TASK PROMPT -
For each entry that follows, write out an identical copy.
** Opening EXERCISE INPUT block **
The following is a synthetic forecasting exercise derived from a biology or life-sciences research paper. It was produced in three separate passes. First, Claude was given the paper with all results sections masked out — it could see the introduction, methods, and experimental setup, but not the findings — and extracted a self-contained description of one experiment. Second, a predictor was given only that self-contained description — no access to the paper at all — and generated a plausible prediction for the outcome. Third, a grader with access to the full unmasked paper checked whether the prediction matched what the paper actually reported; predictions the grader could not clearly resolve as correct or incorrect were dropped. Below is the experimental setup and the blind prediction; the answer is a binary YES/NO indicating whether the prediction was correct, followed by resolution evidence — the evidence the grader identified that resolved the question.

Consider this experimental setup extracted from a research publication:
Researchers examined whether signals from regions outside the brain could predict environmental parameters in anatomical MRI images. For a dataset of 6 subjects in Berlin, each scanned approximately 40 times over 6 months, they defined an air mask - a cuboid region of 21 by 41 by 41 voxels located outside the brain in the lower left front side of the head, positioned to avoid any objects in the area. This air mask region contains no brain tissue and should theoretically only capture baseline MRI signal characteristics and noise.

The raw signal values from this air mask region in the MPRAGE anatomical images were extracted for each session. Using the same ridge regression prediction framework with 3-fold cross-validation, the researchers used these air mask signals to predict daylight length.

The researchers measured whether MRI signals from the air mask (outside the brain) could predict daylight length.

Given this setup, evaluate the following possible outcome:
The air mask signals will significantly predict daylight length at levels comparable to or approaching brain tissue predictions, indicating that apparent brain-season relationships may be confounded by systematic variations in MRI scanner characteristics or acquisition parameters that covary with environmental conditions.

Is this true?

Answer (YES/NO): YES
** Closing EXERCISE INPUT block **
EXERCISE OUTPUT -
The following is a synthetic forecasting exercise derived from a biology or life-sciences research paper. It was produced in three separate passes. First, Claude was given the paper with all results sections masked out — it could see the introduction, methods, and experimental setup, but not the findings — and extracted a self-contained description of one experiment. Second, a predictor was given only that self-contained description — no access to the paper at all — and generated a plausible prediction for the outcome. Third, a grader with access to the full unmasked paper checked whether the prediction matched what the paper actually reported; predictions the grader could not clearly resolve as correct or incorrect were dropped. Below is the experimental setup and the blind prediction; the answer is a binary YES/NO indicating whether the prediction was correct, followed by resolution evidence — the evidence the grader identified that resolved the question.

Consider this experimental setup extracted from a research publication:
Researchers examined whether signals from regions outside the brain could predict environmental parameters in anatomical MRI images. For a dataset of 6 subjects in Berlin, each scanned approximately 40 times over 6 months, they defined an air mask - a cuboid region of 21 by 41 by 41 voxels located outside the brain in the lower left front side of the head, positioned to avoid any objects in the area. This air mask region contains no brain tissue and should theoretically only capture baseline MRI signal characteristics and noise.

The raw signal values from this air mask region in the MPRAGE anatomical images were extracted for each session. Using the same ridge regression prediction framework with 3-fold cross-validation, the researchers used these air mask signals to predict daylight length.

The researchers measured whether MRI signals from the air mask (outside the brain) could predict daylight length.

Given this setup, evaluate the following possible outcome:
The air mask signals will significantly predict daylight length at levels comparable to or approaching brain tissue predictions, indicating that apparent brain-season relationships may be confounded by systematic variations in MRI scanner characteristics or acquisition parameters that covary with environmental conditions.

Is this true?

Answer (YES/NO): YES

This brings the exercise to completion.